Helpe, learned Pallas, helpe, ye Muses with your art,
Helpe, all ye damned feends to tell of joyes retournd to smart.
Help eke ye sisters three, my skillesse pen tindyte :
For you it causd which I (alas) unable am to wryte.
There were two auncient stockes, which Fortune high did place
Above the rest, indewd with welth, and nobler of their race,
Loved of the common sort, loved of the prince alike,
And like unhappy were they both, when Fortune list to strike.
Whose prayse with equal blast, Fame in her trumpet blew ;
The one was cliped Capelet, and thother Montagew.
A wonted use it is, that men of likely sorte, (
I wot not by what furye forsd) envye eche others porte
So these, whose egall state bred envye pale of hew,
And then of grudging envyes roote, blacke hate and rancor grewe.
As of a little sparke, oft ryseth mighty fyre,
So of a kvndled sparke of grudge, in flames flashe oute theyr yre :
And then theyr deadly foode, first hatchd of trifling stryfe,
Did bathe in bloud of smarting woundes ; it reved breth and lyfe.

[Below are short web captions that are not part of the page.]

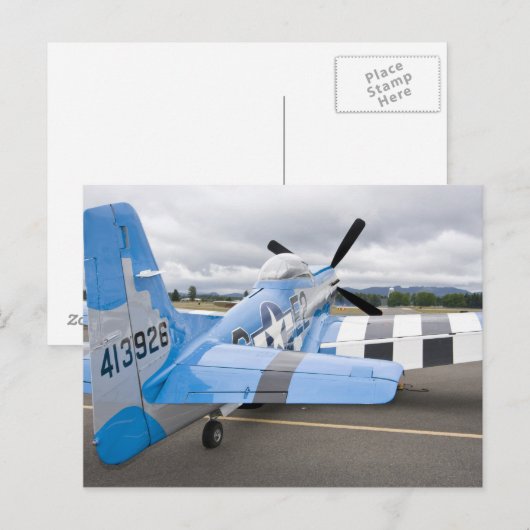 Washington, Olympia, militaire vliegshow. 3 Briefkaart (Voorkant / Achterkant)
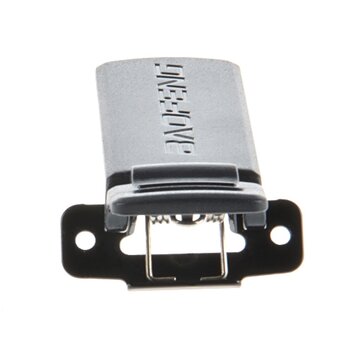 Baofeng Radios UV-5R Belt Clip for BAOFENG UV-5R UV-5RA UV-5RB UV-5RC TYT TH-F8 Ham Radio Walkie Tal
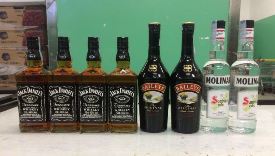 liquor furto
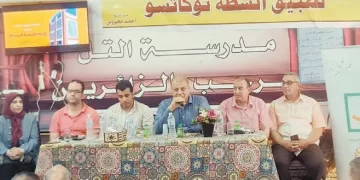 100 مدرسة حكومية.. ضمن التجربة اليابانية التعليمية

The Brooke version tracks back to da Porto, being a loose translation of Matteo Bandello's 1554 version (based on da Porto's). Opinion is divided over whether Brooke got it direct from the Bandello version or the 1559 French translation by Pierre Boaistuau. To make things even more complicated, da Porto's Istoria novellamente ritrovata di due nobili amanti is itself derived from an earlier text by Masuccio Salernitano (1410-1480) whose Il Novellino No. XXXIII is a short story about a doomed pair of lovers in Siena. The Salernitano, da Porto, Bandello and Shakespeare texts are conveniently bundled together in Romeo and Juliet, compiled Adolph Caso, trans. Percy Pinkerton, Branden Books, 1992, ISBN 0937832324 (Google Books allows extensive preview). In all this, however, da Porto comes out as the chief innovator in bringing the plot into its Shakespearean form; da Porto moved the setting from Siena to Verona and introduced many recognisable characters: Romeo and Giulietta from the feuding families Montecchi and Capelletti, along with a Marcuccio, Thebaldo and Friar Lorenz.

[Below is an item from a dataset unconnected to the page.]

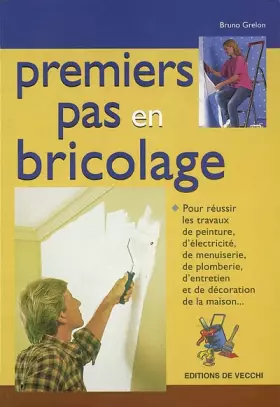 Couverture du produit · Premiers pas en bricolage
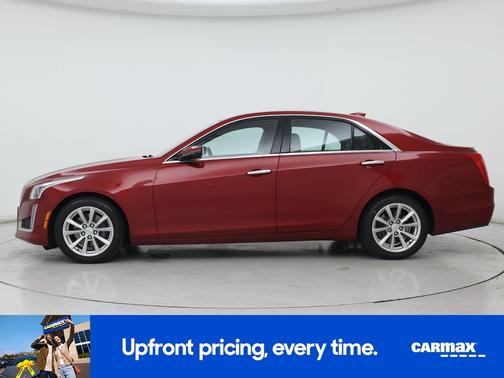 2017 Cadillac CTS AWD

It'd be surprising if this were the end of the story. For instance, Nicholas A Patricca - see "Shakespeare in Love"—The Supressed Italian Connection - argues convincingly that Shakespeare didn't necessarily work from Brooke and could have had access to Italian sources. Patricca mentions that the Elizabethan court had strong links with the Italian Renaissance arts/literary circuit, and that Shakespeare had particular connections with John Florio and the Bassano family. Other relevant names as possible sources include François de Belleforest (whose Histoires tragiques came from Bandello) and William Painter (whose 1566/75 The Palace of Pleasure includes Romeo and Juliet.
Understanding Romeo and Juliet: A Student Casebook to Issues, Sources, and Historical Documents (Alan Hager, Greenwood Publishing Group, 1999, ISBN 0313296162, 9780313296161) goes deeper still, summarising possible narrative backgrounds in even older parted-lover stories such as Ovid's Pyramus and Thisbe (which of course Shakespeare knew, and which has the motif of one lover's suicide on mistakenly thinking the other dead) and Xenophon's complicated story of the Ephesian lovers Anthea and Habrocomes (which has the motif of feigned-death-by-potion to avoid marriage to a Perilaos - "so close in sound to Paris"). In short, Shakespeare was swimming in a sea of influences.